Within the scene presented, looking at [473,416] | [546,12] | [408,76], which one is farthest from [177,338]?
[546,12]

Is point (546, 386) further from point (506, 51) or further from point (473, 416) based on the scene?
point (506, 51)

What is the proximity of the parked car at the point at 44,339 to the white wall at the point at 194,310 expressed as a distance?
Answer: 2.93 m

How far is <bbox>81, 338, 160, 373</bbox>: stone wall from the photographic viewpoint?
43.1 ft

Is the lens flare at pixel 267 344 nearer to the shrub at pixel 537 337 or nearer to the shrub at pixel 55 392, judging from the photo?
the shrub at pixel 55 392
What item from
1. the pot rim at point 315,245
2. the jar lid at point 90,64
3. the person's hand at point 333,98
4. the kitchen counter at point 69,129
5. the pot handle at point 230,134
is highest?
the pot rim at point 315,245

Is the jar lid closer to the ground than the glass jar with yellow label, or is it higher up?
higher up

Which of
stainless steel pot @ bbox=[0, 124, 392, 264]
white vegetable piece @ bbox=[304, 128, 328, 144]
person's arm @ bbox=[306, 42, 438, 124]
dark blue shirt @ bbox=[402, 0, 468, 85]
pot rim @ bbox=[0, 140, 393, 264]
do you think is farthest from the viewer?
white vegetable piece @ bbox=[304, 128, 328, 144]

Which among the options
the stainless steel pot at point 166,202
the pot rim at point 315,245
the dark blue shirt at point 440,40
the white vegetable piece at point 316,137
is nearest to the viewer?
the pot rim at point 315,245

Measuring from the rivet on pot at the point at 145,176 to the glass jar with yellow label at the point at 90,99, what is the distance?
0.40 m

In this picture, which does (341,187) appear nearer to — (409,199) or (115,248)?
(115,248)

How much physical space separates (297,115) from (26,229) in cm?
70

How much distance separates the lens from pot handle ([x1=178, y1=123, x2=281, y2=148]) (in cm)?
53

TASK STATEMENT
Begin at the line that contains "How much distance" and stop after the last of the rows. Arrange those rows as a two-column CSV with the headers input and output: one line per row, each field in double quotes, and line breaks turned into spaces.

RESPONSE TO THIS TASK
input,output
"How much distance separates the lens from pot handle ([x1=178, y1=123, x2=281, y2=148]) (in cm)?","53"